— Start of THE DATA —
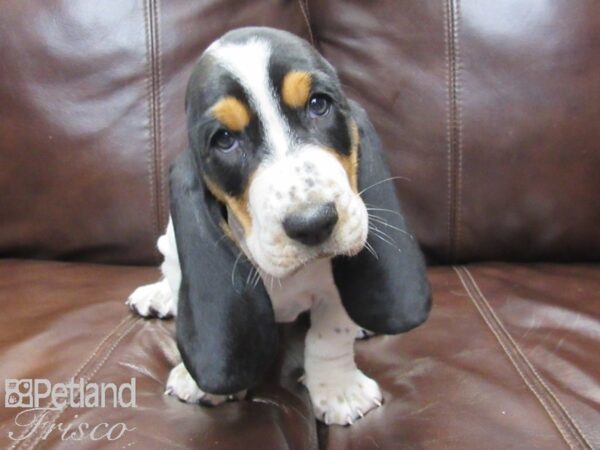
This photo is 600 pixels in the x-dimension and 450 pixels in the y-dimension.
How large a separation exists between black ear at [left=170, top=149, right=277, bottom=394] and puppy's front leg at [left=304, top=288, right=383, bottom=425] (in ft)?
0.46

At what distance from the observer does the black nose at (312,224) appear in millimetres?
998

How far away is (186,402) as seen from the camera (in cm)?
132

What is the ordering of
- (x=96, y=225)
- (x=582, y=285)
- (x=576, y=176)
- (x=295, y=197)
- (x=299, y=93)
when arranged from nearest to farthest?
(x=295, y=197), (x=299, y=93), (x=582, y=285), (x=576, y=176), (x=96, y=225)

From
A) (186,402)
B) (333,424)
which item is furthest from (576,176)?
(186,402)

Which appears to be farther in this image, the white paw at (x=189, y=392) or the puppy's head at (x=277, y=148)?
the white paw at (x=189, y=392)

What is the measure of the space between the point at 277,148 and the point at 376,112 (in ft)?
2.85

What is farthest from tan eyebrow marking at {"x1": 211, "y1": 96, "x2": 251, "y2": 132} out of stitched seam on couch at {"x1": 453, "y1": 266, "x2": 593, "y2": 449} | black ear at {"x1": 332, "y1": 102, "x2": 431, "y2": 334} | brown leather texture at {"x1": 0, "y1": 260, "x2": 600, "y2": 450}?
stitched seam on couch at {"x1": 453, "y1": 266, "x2": 593, "y2": 449}

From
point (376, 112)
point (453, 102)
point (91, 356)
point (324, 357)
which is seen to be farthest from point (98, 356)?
point (453, 102)

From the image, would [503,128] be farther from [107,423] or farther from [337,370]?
[107,423]

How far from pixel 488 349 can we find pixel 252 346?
20.6 inches

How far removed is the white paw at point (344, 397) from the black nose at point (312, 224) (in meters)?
0.42

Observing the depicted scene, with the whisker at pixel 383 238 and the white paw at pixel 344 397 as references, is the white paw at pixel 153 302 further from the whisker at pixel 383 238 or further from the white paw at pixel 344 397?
the whisker at pixel 383 238

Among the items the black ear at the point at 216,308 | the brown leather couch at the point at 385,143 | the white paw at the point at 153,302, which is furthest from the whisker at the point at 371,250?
the white paw at the point at 153,302

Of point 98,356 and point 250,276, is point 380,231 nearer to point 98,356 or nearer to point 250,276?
point 250,276
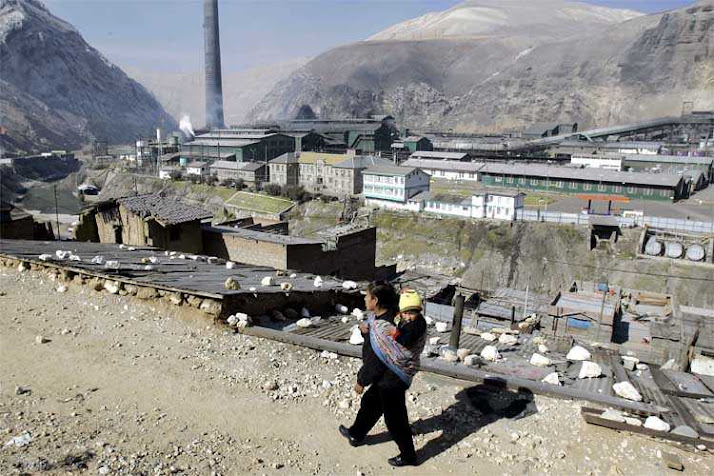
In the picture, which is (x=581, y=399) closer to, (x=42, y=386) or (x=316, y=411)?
(x=316, y=411)

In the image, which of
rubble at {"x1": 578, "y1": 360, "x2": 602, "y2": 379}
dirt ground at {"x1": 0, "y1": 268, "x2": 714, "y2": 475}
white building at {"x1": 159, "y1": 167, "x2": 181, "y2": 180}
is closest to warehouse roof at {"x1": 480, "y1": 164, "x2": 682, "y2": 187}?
white building at {"x1": 159, "y1": 167, "x2": 181, "y2": 180}

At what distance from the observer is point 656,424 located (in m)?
4.02

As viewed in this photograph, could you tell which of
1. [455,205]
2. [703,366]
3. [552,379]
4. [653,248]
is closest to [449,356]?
[552,379]

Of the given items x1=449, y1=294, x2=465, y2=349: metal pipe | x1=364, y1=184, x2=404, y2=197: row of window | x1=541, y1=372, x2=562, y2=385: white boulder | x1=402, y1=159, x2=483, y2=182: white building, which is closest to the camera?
x1=541, y1=372, x2=562, y2=385: white boulder

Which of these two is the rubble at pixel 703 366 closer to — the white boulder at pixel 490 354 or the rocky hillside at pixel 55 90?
the white boulder at pixel 490 354

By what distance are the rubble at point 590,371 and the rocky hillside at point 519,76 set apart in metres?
90.1

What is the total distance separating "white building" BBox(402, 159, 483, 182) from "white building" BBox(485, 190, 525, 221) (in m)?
11.6

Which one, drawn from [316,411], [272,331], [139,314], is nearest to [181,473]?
[316,411]

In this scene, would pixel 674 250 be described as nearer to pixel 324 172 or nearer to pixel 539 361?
pixel 324 172

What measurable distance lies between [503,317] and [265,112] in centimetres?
12657

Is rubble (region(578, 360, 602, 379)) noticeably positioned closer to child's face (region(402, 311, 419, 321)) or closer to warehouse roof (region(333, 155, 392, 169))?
child's face (region(402, 311, 419, 321))

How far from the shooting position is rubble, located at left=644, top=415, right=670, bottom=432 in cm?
399

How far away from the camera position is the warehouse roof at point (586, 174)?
36.4m

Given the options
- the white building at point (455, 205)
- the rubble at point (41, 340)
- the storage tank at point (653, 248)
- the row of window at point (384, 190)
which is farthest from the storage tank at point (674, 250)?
the rubble at point (41, 340)
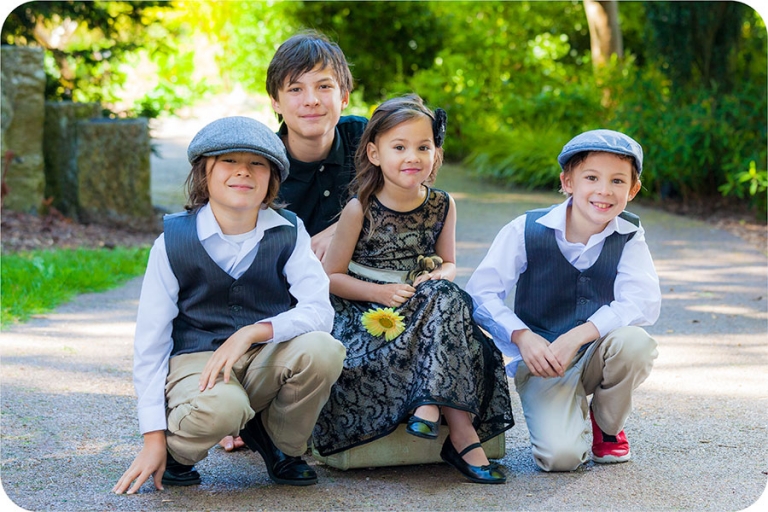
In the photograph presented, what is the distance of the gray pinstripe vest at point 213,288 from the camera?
2.77 meters

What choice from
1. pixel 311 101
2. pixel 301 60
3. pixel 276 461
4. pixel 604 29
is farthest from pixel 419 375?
pixel 604 29

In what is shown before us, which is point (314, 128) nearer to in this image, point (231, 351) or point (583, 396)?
point (231, 351)

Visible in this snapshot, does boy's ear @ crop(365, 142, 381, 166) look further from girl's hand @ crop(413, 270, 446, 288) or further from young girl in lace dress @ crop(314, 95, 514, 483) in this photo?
girl's hand @ crop(413, 270, 446, 288)

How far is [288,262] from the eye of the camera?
2.87 meters

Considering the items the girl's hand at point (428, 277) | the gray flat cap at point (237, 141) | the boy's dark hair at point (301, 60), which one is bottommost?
the girl's hand at point (428, 277)

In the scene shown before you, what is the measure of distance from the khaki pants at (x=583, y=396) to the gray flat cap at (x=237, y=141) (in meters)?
1.14

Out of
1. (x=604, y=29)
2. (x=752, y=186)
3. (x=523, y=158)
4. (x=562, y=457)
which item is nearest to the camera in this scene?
(x=562, y=457)

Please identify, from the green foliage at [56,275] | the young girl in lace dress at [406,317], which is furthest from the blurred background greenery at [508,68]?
the young girl in lace dress at [406,317]

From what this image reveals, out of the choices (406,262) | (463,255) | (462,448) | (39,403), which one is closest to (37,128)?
(463,255)

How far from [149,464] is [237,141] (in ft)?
3.20

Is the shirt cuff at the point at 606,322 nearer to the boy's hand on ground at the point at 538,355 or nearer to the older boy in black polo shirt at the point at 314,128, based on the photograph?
the boy's hand on ground at the point at 538,355

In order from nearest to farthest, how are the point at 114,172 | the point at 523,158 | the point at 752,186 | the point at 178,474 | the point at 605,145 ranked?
the point at 178,474 < the point at 605,145 < the point at 752,186 < the point at 114,172 < the point at 523,158

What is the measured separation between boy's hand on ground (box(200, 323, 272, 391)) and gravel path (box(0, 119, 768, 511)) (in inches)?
14.1

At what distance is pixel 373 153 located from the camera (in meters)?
3.20
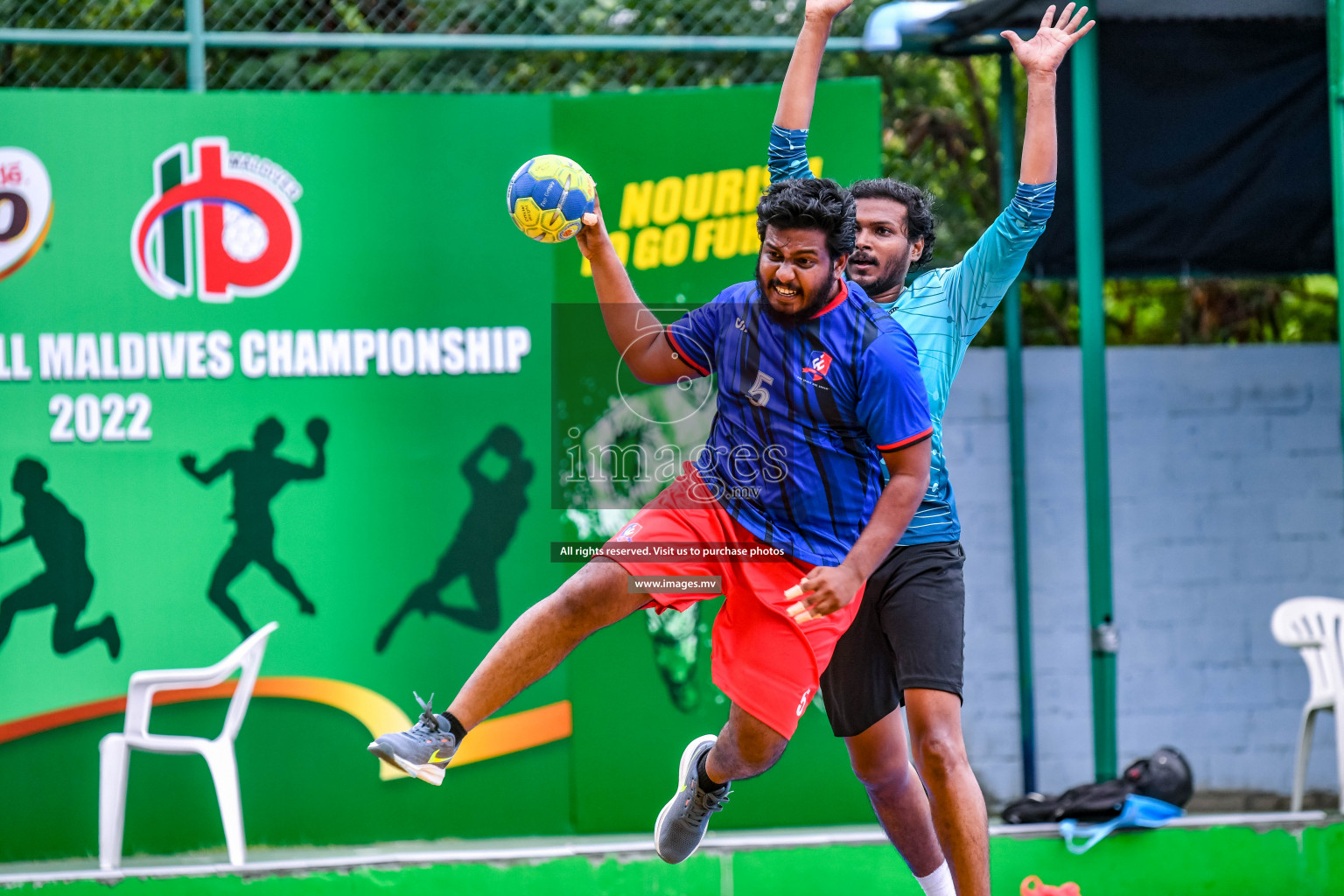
— End of THE DATA —
Arrange everything from the line containing "At what distance is" down to the end of the material as a numbered list, skipping blank lines and leaving out any pictures.

| ANSWER |
1. At what distance is pixel 373 153 located from the camera (in meters)?
2. 3.20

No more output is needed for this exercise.